__DIRECTIONS__:
Look through the data below, tally the lines where "frame" occurs, and write the total alone.

*** GIVEN DATA Section Begins ***

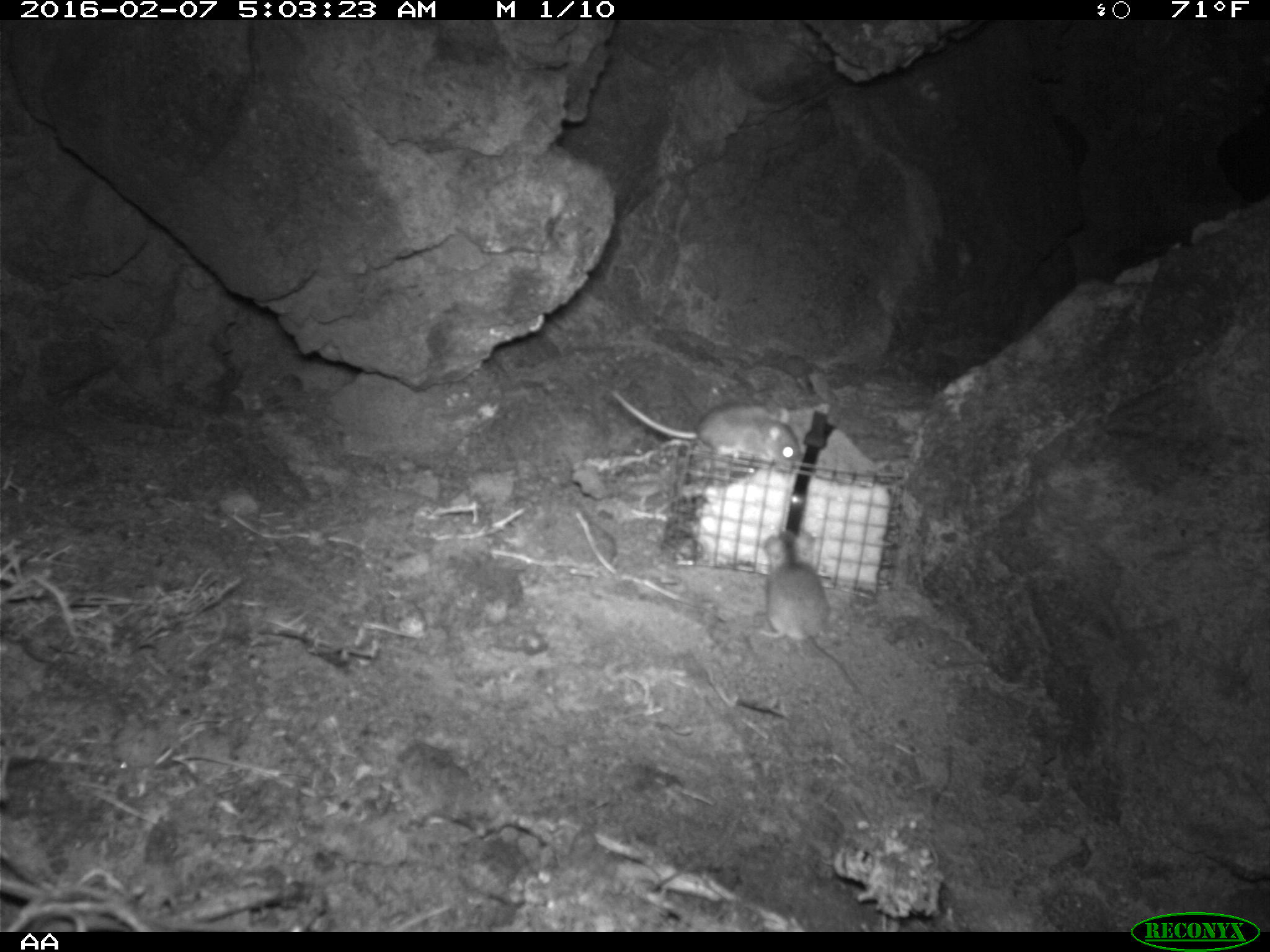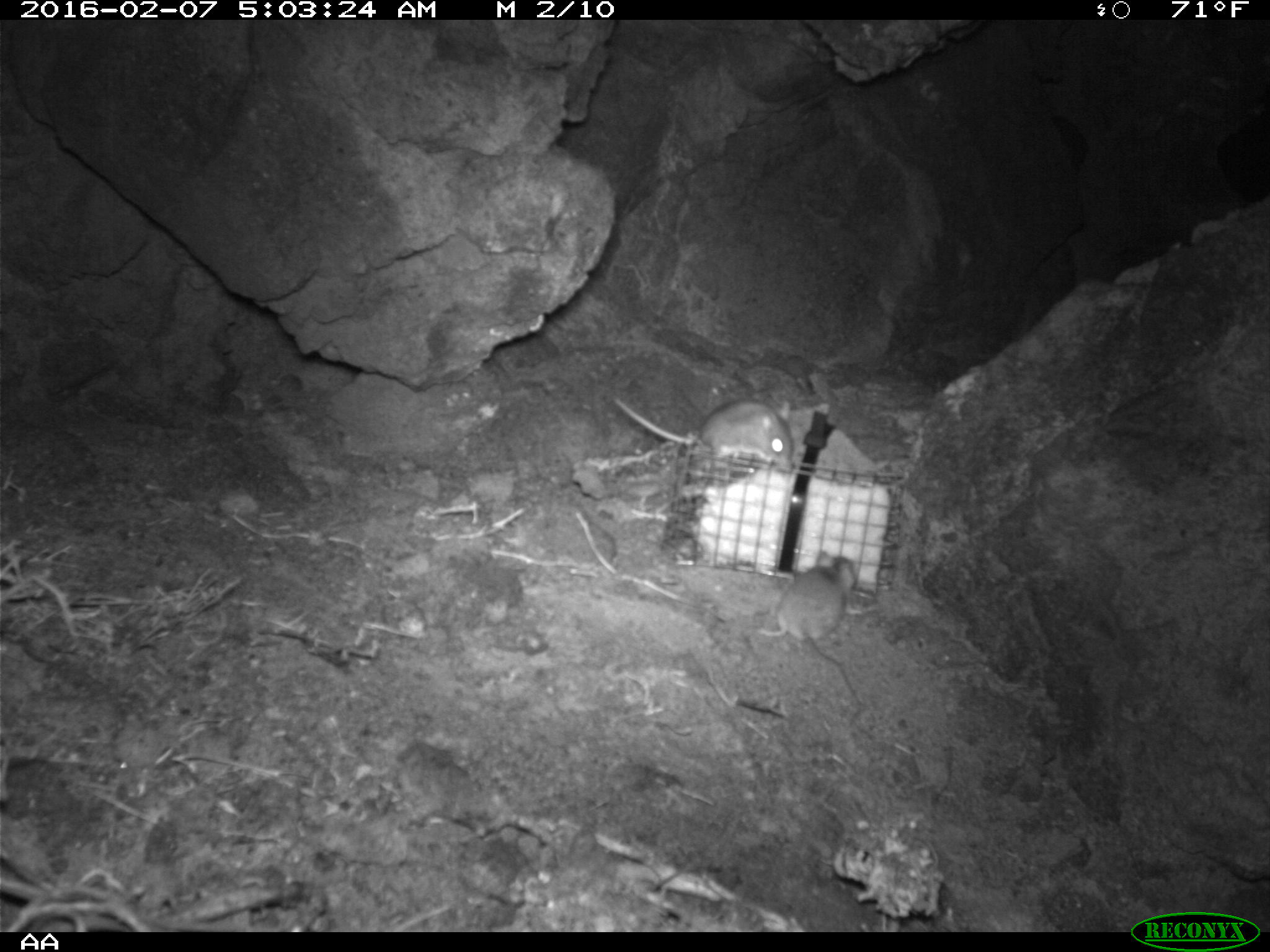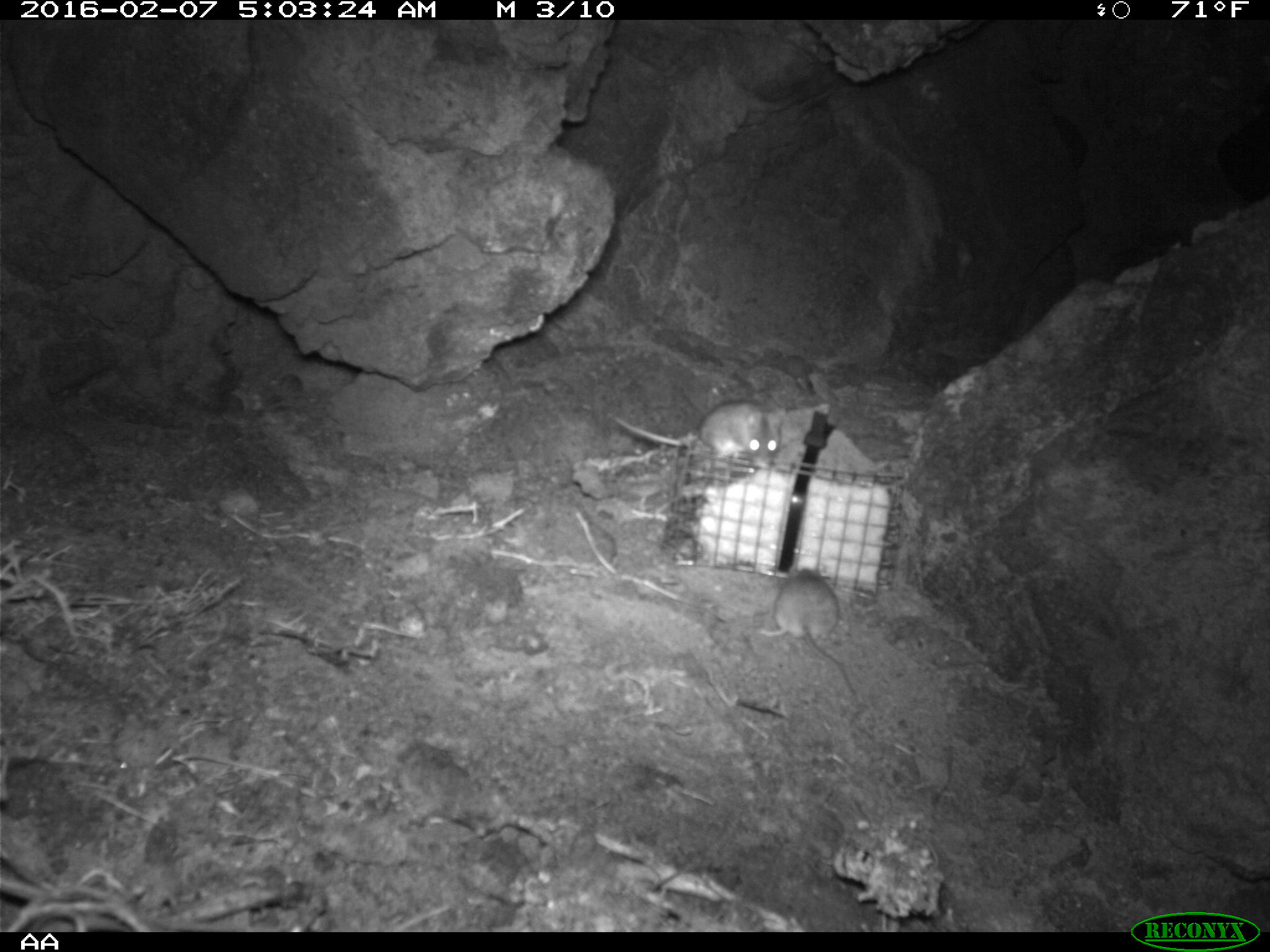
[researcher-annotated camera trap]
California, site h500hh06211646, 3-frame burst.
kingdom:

*** GIVEN DATA Section Ends ***
*** GIVEN DATA Section Begins ***

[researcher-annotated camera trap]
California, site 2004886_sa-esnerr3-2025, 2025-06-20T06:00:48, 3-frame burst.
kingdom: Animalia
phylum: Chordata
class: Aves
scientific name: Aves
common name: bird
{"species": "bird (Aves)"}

*** GIVEN DATA Section Ends ***
*** GIVEN DATA Section Begins ***

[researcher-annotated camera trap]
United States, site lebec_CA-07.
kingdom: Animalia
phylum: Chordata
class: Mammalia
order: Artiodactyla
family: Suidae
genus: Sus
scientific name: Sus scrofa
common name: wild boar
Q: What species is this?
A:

*** GIVEN DATA Section Ends ***

__RESPONSE TO THIS TASK__:
2